PROBLEM TO SOLVE
Quote exactly, and only, the lines of the material below from the line with "Composite image of" through the line with "Housewarming party concept.".

MATERIAL FOR THE TASK
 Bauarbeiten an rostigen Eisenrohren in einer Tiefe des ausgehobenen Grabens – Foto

---

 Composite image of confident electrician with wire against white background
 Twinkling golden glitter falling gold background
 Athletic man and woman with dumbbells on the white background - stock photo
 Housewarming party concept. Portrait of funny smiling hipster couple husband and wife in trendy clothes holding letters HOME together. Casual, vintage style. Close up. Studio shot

==

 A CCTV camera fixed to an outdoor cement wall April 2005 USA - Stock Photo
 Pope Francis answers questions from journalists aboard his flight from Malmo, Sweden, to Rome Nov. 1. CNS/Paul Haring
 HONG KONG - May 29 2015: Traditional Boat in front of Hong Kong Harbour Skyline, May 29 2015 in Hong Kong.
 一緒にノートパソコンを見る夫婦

SOLVED PROBLEM
 Composite image of confident electrician with wire against white background
 Twinkling golden glitter falling gold background
 Athletic man and woman with dumbbells on the white background - stock photo
 Housewarming party concept. Portrait of funny smiling hipster couple husband and wife in trendy clothes holding letters HOME together. Casual, vintage style. Close up. Studio shot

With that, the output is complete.